← 回到 祝之宿 登別格蘭飯店

浴衣の袖が床を擦る、小さくて不器用な音

心に刻まれた、旅の一日の調べ

廊下の古びた木の床に、ぶかぶかの浴衣の袖が「シュッ、シュッ」と擦れる音。次男が自分の歩幅に合わせようとして、何度も裾を踏んでは「おっとっと」とバランスを崩している。足元から伝わる木の冷たさと、肌に触れる綿の柔らかい感触が、旅の始まりを告げていた。完璧な家族旅行なんて無理だったけれど、この不器用な歩調こそが、今の私たちにちょうどいいリズムなのだと感じる。

ビュッフェコーナーで、分厚いステーキが鉄板の上で「ジューッ」と激しく鳴る音。長女が「一番大きいお肉がいい!」と、小さな指で真っ直ぐに主張している。立ち上る白い湯気と、濃厚なバターの香りが鼻をくすぐり、食欲を激しく刺激する。お皿がカチャカチャとぶつかり合う賑やかな喧騒の中で、私たちはなんだか、美味しい目的地を目指して突き進む小さなチームになった気分だった。

祝いの宿 登別グランドホテルの湯船に肩まで浸かったとき、耳のすぐ横で「ポチャン」と小さな水音が跳ねた。子供たちが誰が一番高くお湯を飛ばせるか、真剣に競い合っている。濃厚な硫黄の香りが肺の奥まで入り込み、冷え切っていた指先がじわじわと、熱い針で刺激されるように解けていく。ここでは、誰かが笑い、誰かがお湯を被る。ただ一緒に濡れているだけで、心まで溶け合う十分な時間が流れていた。

深夜、ふかふかのベッドに体が深く沈み込む「ボフッ」という鈍い音。疲れ果てた子供たちが、布団に潜り込むなり、規則正しい深い呼吸を始めた。部屋の隅には使い切ったタオルが山のように積み上がり、脱ぎ捨てられた靴下が転がっている。琥珀色の間接照明に照らされたその乱雑な光景が、今日一日を全力で使い切った証拠のように見えて、なんだか少しだけ誇らしい気持ちになった。

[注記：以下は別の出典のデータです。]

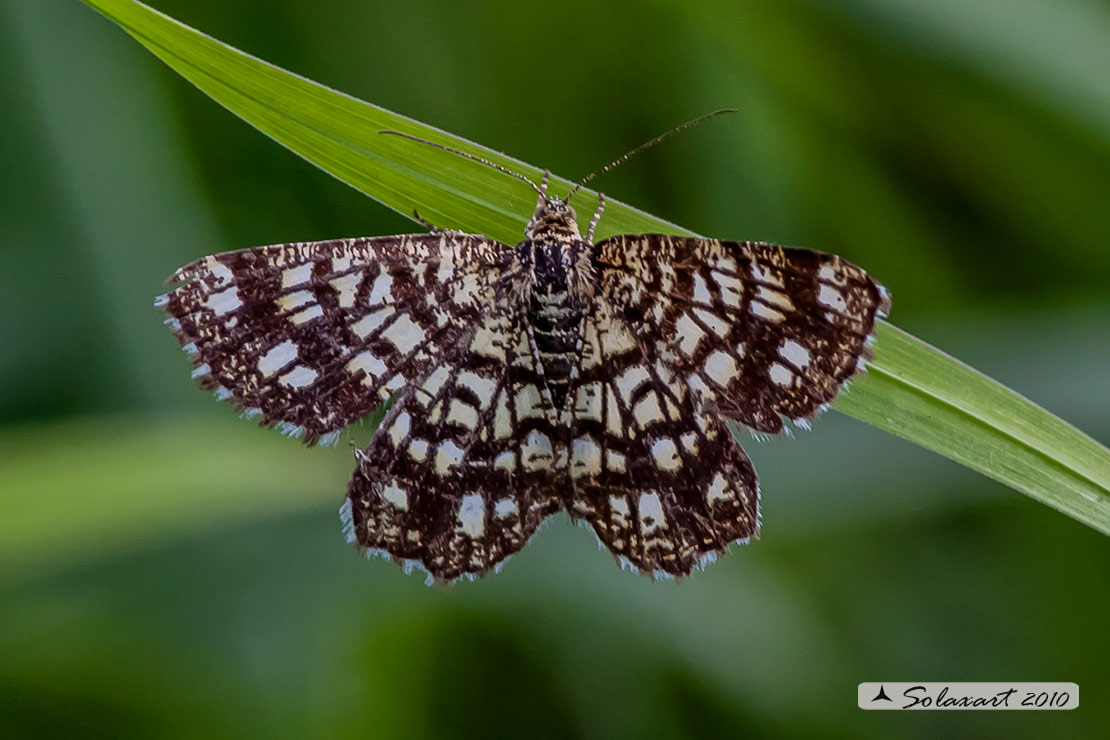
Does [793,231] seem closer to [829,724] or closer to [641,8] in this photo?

窓の外で冷たい冬の風が鳴っている夜、大人の二人だけが交わす「ふぅ」という、短くて深い溜息。温かいお茶のカップを両手で包み込み、指先に伝わる熱を確かめながら、「まあ、なんとかなったね」と小さく笑い合う。明日になればまた、戦場のような日常に戻るのかもしれないけれど、今のこの静寂だけは、誰にも邪魔されたくない、私たちだけの特別な聖域な気がした。

枕元に残った、小さくて温かい手の跡。

  • 祝いの宿 登別グランドホテルのビュッフェでは、北海道産の乳製品をたっぷり使ったデザートを、子供と一緒にゆっくり味わってみてほしい。
  • 3月の登別はまだ冬の顔をしている。外を歩くときは、あえて少し厚手の靴下を履いて、足元の冷たさと温泉の熱さの対比を楽しんで。